**Estratto del testo**

───

Registrazioni contabili a matita e accertamento induttivo
- Escursus giurisprudenziale
- Sanzioni in caso di registrazione a matita
- Norme di riferimento
Escursus giurisprudenziale
1) Scritturazioni contabili registrate a matita – Scritture inesistenti -accertamento induttivo
– CTC, sez. 19 – sentenza n.3489, del 25.10.1994 –
Le scritturazioni contabili che l’imprenditore è obbligato a tenere devono consentire una rappresentazione chiara e completa della consistenza patrimoniale e dei risultati conseguiti dall’impresa: ora la iscrizione a matita dei dati relativi, per la sua precarietà, modificabilità e alterabilità non può ritenersi rispondente a tali esigenze.
Correttamente quindi l’ufficio impositivo lo ha considerato inidoneo allo scopo e come tale giustificabile all’accertamento induttivo.

───

**Estratti delle voci**
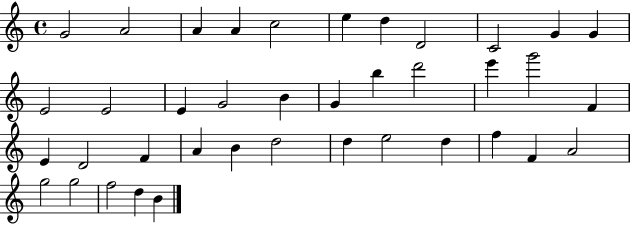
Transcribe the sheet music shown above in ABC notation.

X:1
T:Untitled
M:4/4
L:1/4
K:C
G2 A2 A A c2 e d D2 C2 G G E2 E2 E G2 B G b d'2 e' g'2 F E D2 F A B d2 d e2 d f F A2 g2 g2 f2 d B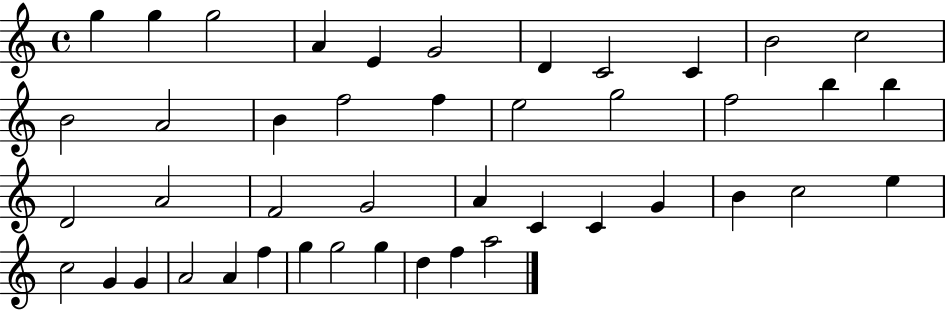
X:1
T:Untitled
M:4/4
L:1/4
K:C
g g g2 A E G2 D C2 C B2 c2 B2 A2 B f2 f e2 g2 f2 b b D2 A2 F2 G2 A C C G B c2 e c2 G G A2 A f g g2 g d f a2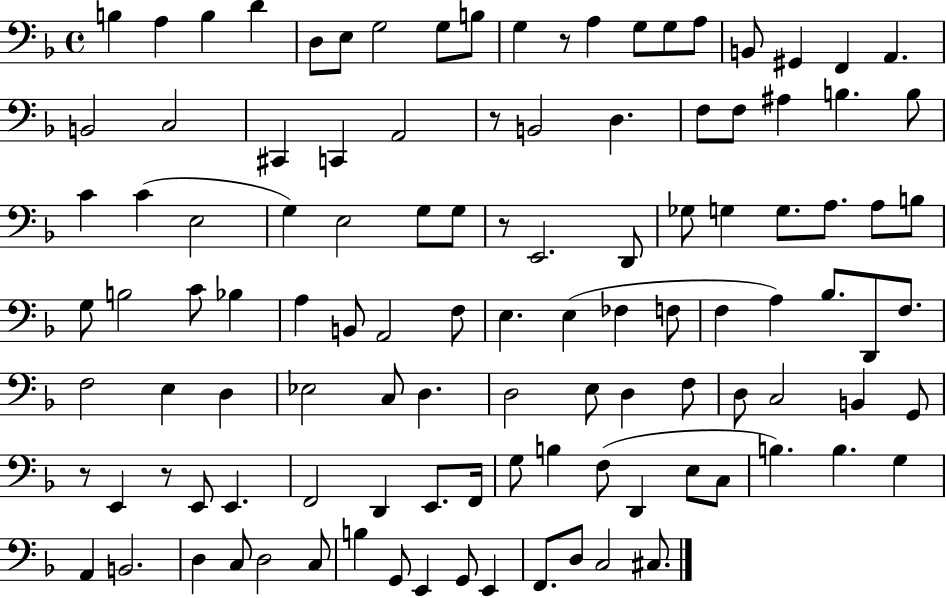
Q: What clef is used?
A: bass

───

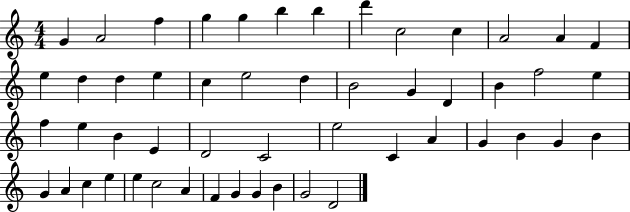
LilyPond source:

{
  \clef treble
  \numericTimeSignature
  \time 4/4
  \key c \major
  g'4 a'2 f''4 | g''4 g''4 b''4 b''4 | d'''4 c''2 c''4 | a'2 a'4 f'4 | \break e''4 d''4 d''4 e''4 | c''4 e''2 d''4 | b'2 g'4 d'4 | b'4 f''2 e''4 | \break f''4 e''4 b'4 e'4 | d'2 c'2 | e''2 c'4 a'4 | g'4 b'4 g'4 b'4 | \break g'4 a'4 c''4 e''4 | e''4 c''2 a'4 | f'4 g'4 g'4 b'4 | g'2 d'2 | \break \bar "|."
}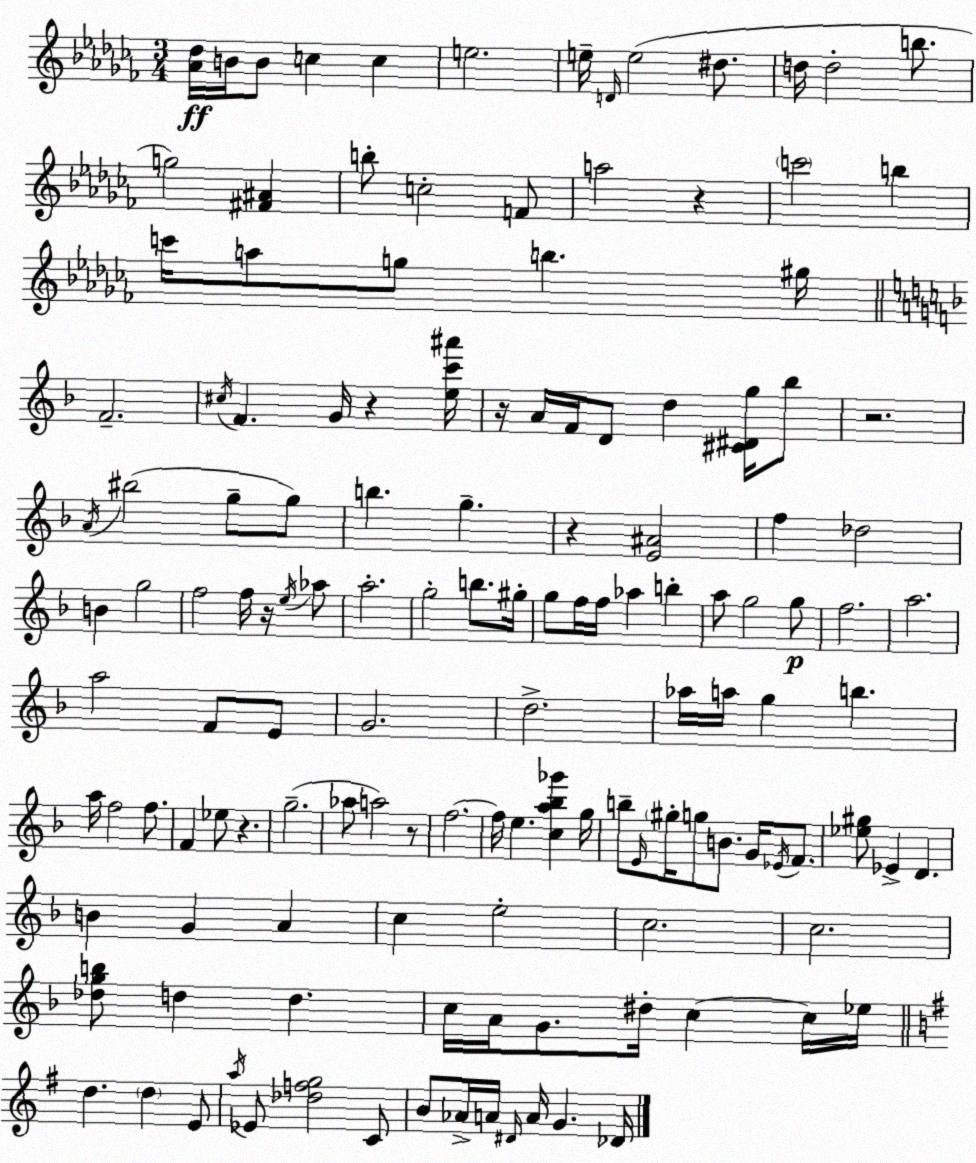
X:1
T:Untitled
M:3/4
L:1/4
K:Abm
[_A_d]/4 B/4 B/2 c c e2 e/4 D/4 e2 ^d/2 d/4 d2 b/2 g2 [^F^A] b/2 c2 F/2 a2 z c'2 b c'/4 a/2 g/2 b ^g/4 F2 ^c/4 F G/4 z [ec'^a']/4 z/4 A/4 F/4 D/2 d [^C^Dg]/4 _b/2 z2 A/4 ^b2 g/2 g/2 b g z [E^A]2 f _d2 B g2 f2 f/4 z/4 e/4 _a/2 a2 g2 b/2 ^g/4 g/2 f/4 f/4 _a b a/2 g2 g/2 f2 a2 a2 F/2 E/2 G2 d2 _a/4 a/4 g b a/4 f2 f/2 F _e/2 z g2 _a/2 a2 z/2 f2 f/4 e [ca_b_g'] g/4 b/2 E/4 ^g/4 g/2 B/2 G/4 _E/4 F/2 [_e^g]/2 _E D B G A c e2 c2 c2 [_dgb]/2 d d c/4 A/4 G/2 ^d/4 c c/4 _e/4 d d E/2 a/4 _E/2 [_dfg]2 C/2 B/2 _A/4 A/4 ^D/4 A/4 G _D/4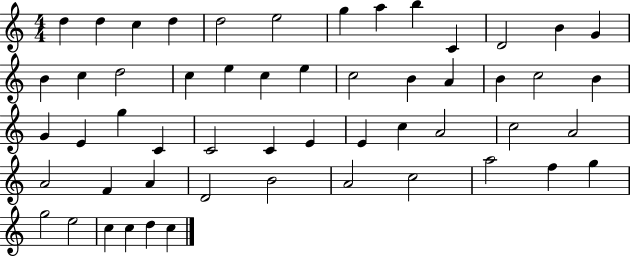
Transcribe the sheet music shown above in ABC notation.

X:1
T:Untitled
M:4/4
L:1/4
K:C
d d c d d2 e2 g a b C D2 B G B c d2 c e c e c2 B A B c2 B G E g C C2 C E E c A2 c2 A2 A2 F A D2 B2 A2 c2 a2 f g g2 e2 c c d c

───

**Obiettivo 1**
Quale sentenza è citata nel testo sulle registrazioni contabili a matita?
**Obiettivo 2**
Elenca le caratteristiche che, secondo il testo sulle registrazioni contabili a matita, rendono l'iscrizione a matita dei dati inadatta alle esigenze delle scritture contabili.
**Obiettivo 3**
Trascrivi dal testo sulle registrazioni contabili a matita il passo che comincia con "Registrazioni contabili a" e termina con "giustificabile all’accertamento induttivo.".

**Risultato dell'esercizio 1**
La sentenza n. 3489 della CTC, sezione 19, del 25.10.1994.

**Risultato dell'esercizio 2**
- precarietà
- modificabilità
- alterabilità

**Risultato dell'esercizio 3**
Registrazioni contabili a matita e accertamento induttivo
- Escursus giurisprudenziale
- Sanzioni in caso di registrazione a matita
- Norme di riferimento
Escursus giurisprudenziale
1) Scritturazioni contabili registrate a matita – Scritture inesistenti -accertamento induttivo
– CTC, sez. 19 – sentenza n.3489, del 25.10.1994 –
Le scritturazioni contabili che l’imprenditore è obbligato a tenere devono consentire una rappresentazione chiara e completa della consistenza patrimoniale e dei risultati conseguiti dall’impresa: ora la iscrizione a matita dei dati relativi, per la sua precarietà, modificabilità e alterabilità non può ritenersi rispondente a tali esigenze.
Correttamente quindi l’ufficio impositivo lo ha considerato inidoneo allo scopo e come tale giustificabile all’accertamento induttivo.